_PROBLEM STATEMENT_
Look for the string "States" in the listing below and copy every line in which it appears.

_INFORMATION PROVIDED_
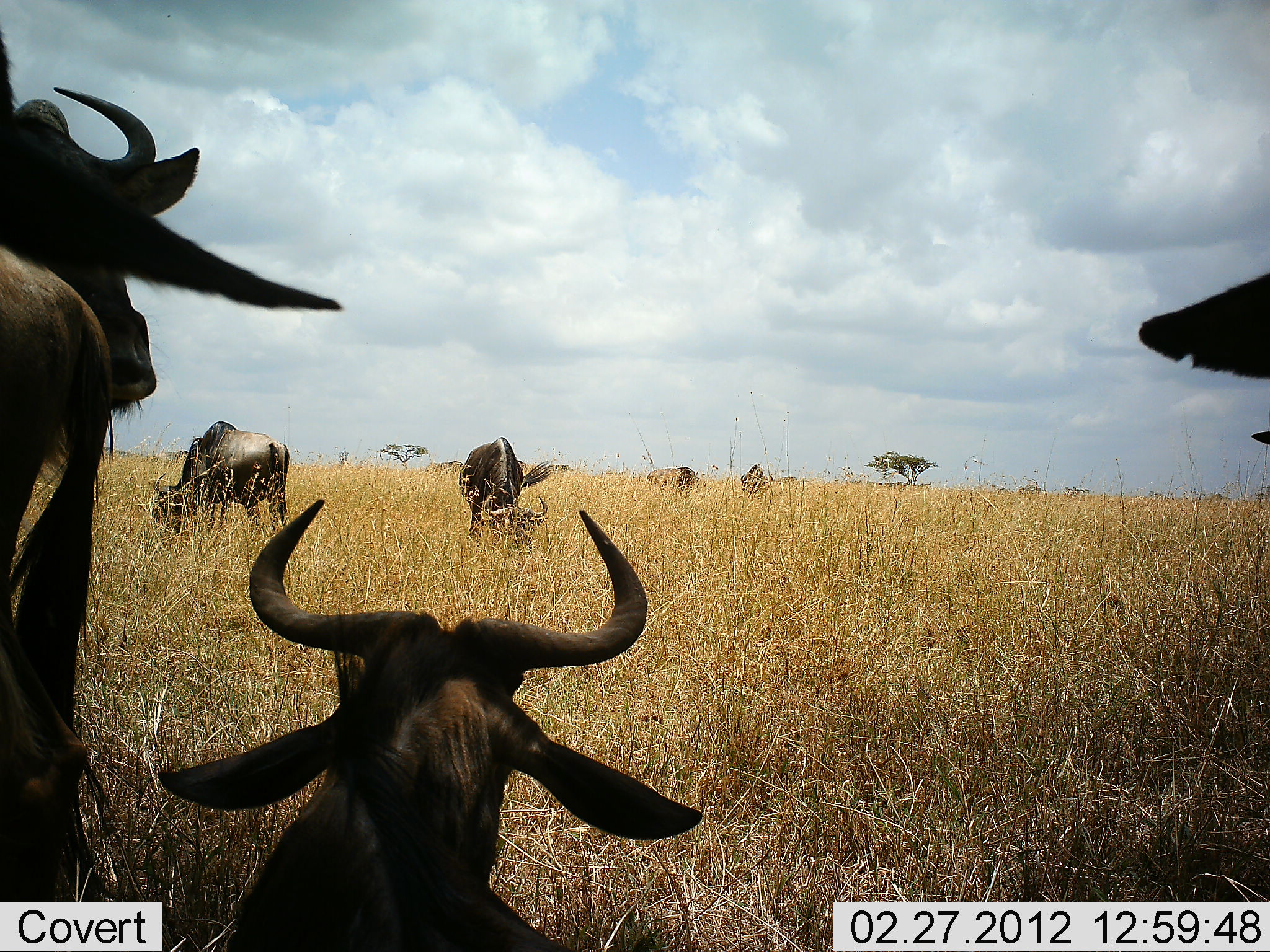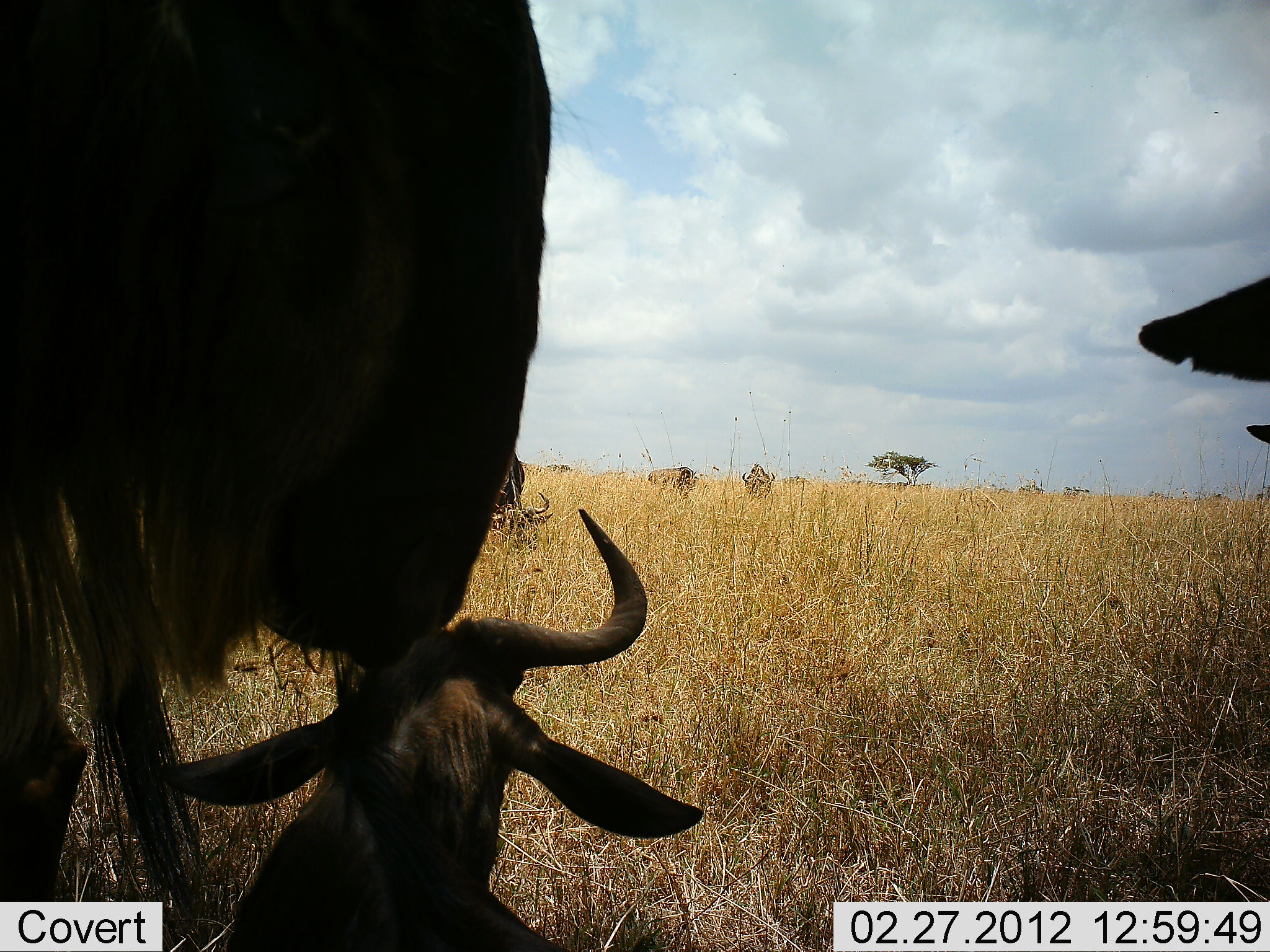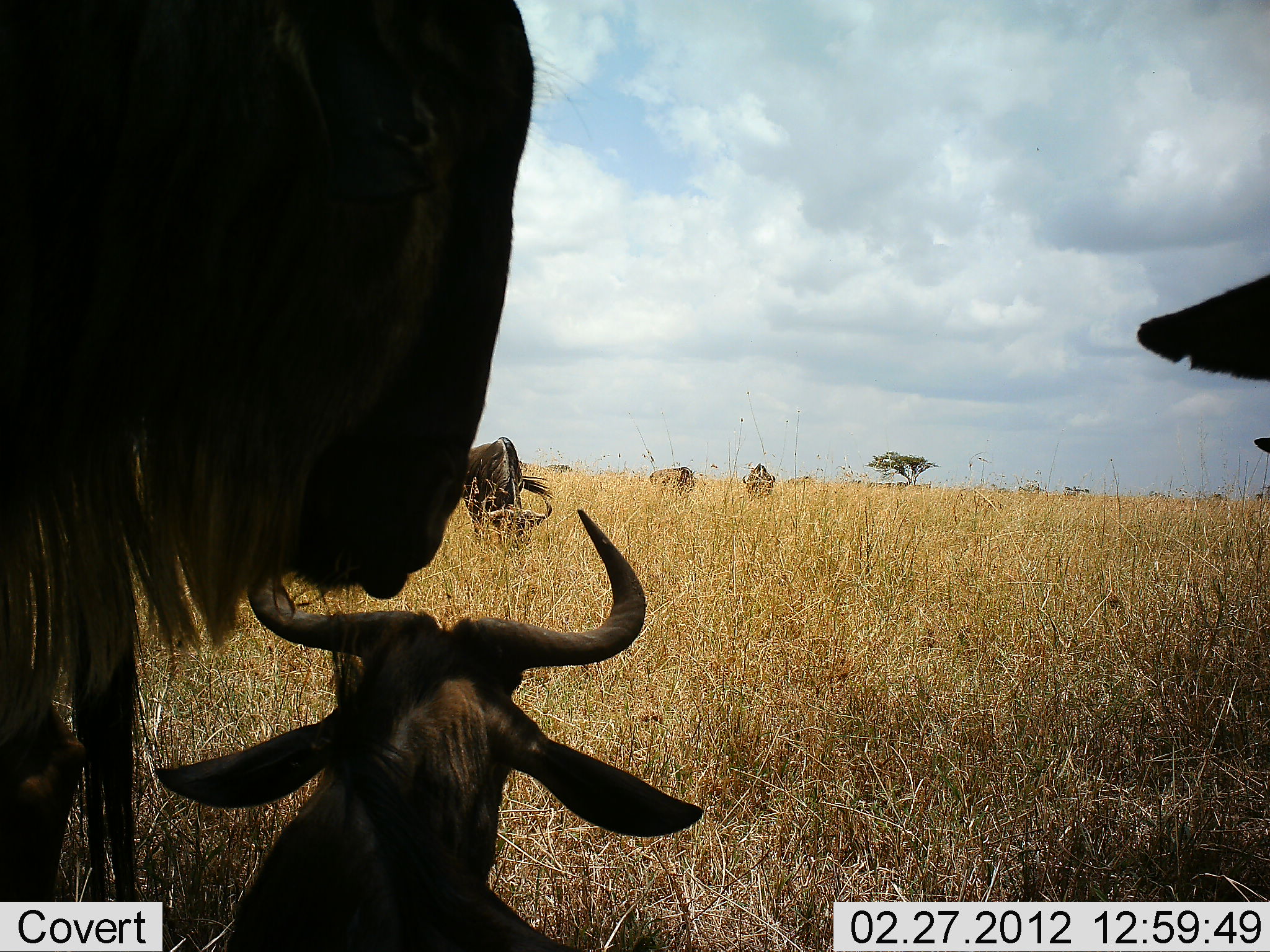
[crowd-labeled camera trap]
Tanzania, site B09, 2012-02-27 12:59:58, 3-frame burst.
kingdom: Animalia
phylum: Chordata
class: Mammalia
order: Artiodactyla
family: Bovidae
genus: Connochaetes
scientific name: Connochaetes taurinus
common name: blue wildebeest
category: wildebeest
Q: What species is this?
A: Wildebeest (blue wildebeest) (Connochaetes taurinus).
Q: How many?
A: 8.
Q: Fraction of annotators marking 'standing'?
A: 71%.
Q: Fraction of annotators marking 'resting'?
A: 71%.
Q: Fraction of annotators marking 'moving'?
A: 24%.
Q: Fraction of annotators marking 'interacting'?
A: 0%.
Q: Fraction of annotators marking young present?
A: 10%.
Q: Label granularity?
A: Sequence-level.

---

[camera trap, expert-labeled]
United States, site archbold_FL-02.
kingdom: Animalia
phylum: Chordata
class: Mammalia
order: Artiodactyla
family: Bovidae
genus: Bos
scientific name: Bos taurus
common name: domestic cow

---

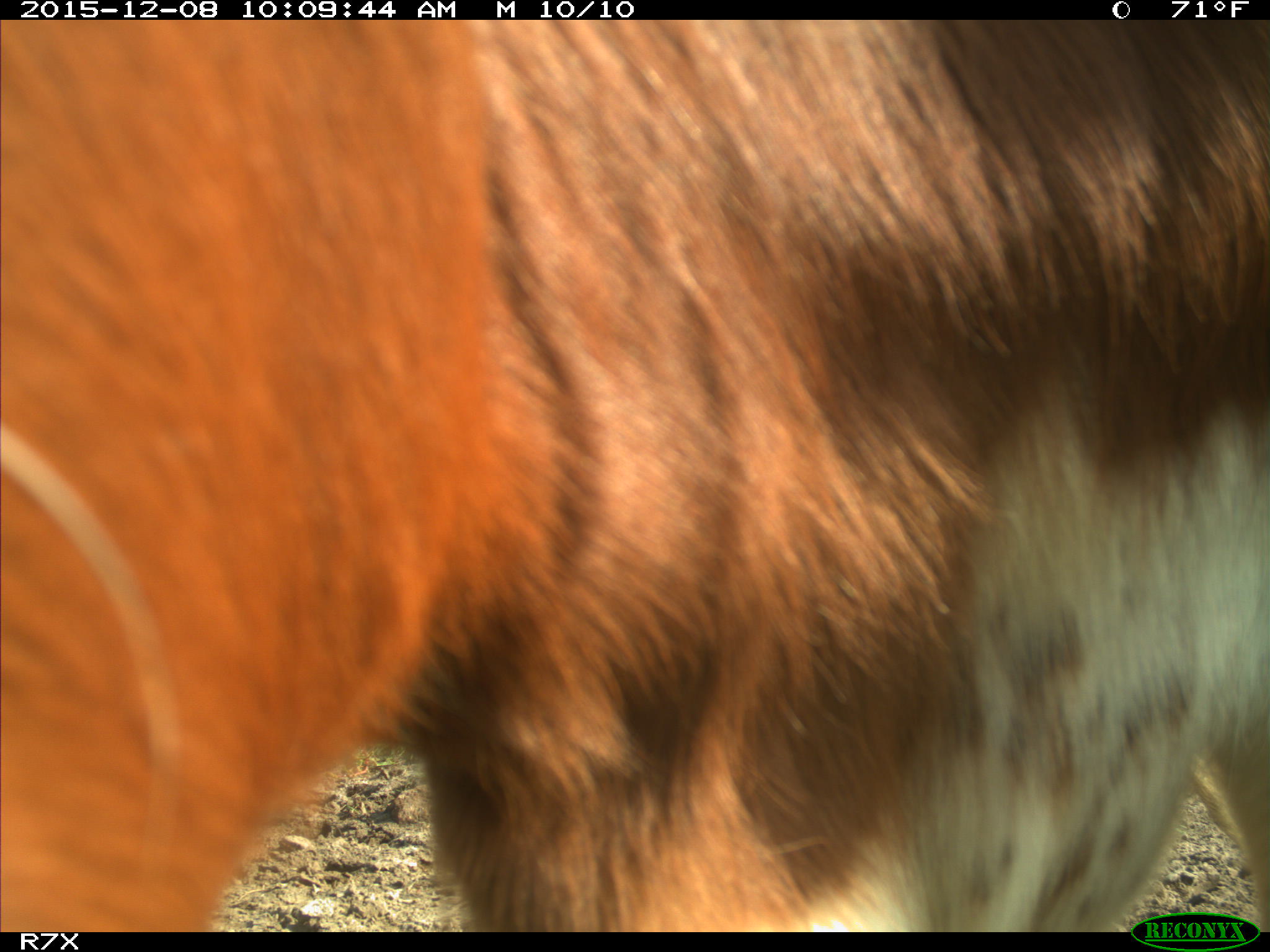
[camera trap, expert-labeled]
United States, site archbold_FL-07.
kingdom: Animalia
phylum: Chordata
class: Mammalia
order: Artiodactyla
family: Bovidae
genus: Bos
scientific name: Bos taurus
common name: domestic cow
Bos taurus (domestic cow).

_THE ANSWER_
United States, site archbold_FL-02.
United States, site archbold_FL-07.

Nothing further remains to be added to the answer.